# Task requirements
Copy out all lines in the data below containing the string "scientific".

Stored items:

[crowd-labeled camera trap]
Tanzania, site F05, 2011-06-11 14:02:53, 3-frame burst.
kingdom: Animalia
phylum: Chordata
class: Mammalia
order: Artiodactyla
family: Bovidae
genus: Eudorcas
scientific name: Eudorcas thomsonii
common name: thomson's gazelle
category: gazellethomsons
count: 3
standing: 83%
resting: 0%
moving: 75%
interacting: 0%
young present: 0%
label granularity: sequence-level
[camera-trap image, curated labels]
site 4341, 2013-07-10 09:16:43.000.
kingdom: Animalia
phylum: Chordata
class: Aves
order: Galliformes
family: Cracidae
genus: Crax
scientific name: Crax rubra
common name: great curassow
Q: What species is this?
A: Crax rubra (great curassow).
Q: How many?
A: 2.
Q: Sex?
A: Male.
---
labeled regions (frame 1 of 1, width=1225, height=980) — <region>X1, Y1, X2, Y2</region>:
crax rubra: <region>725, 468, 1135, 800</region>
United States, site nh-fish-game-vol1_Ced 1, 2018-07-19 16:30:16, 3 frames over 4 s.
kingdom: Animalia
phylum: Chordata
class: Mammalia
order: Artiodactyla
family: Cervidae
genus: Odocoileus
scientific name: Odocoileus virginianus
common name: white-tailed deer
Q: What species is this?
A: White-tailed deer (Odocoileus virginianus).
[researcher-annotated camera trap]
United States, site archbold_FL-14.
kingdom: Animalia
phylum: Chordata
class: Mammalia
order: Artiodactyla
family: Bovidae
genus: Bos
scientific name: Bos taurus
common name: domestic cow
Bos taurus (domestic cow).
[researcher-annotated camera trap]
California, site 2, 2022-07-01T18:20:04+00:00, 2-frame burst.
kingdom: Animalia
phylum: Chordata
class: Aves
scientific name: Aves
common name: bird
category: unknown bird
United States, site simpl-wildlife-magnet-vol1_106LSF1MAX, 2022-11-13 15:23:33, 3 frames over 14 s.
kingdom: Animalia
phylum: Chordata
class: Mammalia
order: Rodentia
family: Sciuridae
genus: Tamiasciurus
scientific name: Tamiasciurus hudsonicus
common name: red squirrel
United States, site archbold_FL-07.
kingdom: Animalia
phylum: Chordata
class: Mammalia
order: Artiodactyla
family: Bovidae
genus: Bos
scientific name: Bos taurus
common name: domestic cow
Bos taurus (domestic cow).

# Result for this exercise
scientific name: Eudorcas thomsonii
scientific name: Crax rubra
scientific name: Odocoileus virginianus
scientific name: Bos taurus
scientific name: Aves
scientific name: Tamiasciurus hudsonicus
scientific name: Bos taurus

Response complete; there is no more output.